Du Nord au Sud, dans les villes et les villages, dans l’espace public des médinas comme dans l’intimité des maisons, femmes et hommes ont toujours tissé et de brodé le fil, et tressé les fibres naturelles en prélevant, à même le paysage qui les entoure, laine naturelle, alfa, jonc de mer, feuilles de palmier… De leurs gestes pluriséculaires naissent des objets dont la richesse et la variété des matières, des couleurs et des motifs correspondent à des savoir-faire et des techniques diverses qui dessinent des spécificités territoriales.
Au travers de leurs pratiques artistiques propres, les artistes ont développé chacun·e une approche singulière creusant les dimensions plurielles — esthétique, écologique, politique, géographique, économique, sociale — d’un patrimoine immatériel dont l’histoire non linéaire est marquée d’influences, d’évolutions et de ruptures.

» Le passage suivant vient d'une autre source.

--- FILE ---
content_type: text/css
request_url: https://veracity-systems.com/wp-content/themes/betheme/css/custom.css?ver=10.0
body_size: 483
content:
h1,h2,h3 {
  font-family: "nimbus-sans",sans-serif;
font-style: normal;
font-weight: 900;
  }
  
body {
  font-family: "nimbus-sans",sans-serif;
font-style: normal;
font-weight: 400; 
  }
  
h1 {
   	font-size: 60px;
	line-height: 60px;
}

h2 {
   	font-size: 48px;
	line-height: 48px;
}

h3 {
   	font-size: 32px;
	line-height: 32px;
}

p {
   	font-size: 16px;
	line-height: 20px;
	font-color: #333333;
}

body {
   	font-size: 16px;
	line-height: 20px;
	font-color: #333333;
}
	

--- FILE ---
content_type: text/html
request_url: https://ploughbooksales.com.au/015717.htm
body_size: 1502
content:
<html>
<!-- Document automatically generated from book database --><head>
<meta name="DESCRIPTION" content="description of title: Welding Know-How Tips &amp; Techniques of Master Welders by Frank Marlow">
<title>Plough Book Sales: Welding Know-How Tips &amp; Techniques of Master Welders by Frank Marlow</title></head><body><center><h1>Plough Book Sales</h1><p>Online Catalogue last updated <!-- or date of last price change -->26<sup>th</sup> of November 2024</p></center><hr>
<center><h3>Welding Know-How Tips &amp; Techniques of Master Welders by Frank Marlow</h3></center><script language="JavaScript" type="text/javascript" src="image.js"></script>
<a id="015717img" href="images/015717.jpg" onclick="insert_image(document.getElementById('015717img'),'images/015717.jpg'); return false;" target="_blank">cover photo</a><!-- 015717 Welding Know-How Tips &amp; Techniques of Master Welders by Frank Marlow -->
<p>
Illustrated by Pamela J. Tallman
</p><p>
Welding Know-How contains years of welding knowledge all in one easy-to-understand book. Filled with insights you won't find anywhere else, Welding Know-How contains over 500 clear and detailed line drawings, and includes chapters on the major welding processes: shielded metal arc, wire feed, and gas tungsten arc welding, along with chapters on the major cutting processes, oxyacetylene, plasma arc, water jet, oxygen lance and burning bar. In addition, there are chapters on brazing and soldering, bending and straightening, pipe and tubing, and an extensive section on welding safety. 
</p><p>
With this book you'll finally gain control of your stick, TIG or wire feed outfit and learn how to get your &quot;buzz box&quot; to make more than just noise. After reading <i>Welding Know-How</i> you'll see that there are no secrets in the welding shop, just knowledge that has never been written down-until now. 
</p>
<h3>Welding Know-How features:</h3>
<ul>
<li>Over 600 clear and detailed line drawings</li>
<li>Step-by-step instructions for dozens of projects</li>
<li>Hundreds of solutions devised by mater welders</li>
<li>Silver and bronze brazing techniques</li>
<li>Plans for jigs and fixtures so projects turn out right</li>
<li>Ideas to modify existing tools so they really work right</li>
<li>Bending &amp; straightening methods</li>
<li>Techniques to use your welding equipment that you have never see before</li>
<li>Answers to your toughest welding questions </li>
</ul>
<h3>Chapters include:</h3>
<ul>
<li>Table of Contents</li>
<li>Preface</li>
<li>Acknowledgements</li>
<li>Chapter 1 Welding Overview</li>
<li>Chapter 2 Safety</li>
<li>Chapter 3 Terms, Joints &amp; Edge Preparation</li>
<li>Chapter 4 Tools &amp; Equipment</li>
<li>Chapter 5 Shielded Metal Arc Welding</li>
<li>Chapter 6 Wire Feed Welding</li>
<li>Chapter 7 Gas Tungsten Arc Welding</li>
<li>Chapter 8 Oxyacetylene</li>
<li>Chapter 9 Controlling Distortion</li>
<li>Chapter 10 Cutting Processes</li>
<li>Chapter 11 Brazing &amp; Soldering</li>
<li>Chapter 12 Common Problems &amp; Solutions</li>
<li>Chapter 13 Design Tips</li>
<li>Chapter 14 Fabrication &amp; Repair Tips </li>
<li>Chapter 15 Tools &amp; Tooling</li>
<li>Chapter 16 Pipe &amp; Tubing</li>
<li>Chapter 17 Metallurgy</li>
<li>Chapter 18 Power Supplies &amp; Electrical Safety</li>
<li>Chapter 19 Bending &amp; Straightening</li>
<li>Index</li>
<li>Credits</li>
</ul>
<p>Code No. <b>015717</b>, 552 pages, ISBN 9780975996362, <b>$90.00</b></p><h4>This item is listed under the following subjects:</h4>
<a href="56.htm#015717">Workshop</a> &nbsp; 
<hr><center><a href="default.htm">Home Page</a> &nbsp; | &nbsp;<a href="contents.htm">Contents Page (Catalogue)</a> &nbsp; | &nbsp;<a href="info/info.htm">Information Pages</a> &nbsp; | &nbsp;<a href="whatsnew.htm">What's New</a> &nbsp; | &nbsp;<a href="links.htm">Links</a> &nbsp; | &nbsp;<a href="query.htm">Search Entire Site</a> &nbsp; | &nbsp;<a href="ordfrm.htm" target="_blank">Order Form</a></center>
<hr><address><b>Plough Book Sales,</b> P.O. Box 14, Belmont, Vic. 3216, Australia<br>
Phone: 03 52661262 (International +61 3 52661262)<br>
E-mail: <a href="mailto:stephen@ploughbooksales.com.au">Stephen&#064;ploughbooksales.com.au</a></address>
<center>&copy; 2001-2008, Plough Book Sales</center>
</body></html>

Explorer la tradition artisanale a offert aux artistes un terrain d’expérimentation fertile leur permettant aussi de se connecter au faire, au geste de la main, à la matière et, plus largement, à la nature et à l’histoire. Pour répondre aux nouveaux enjeux qui se sont présentés à eux, les artisan·e·s n’ont pas hésité à délaisser leurs habitudes en se risquant au nécessaire « pas de côté », affirmant une créativité sans cesse renouvelée.
Créer la possibilité de nouer un dialogue entre artiste et artisan·e, repousser les limites de périmètres consacrés, poser la question de la collaboration autour du faire ensemble tel est le fil conducteur qui réunit les œuvres présentées ici. Alors que les savoirs continuent de se transmettre et de se réinventer, les gestes se répètent à l’infini pour préserver une mémoire collective toujours vivace, comme en témoigne l’exposition Hirafen dont la pluralité des voix qui la compose ne fait que prolonger le récit.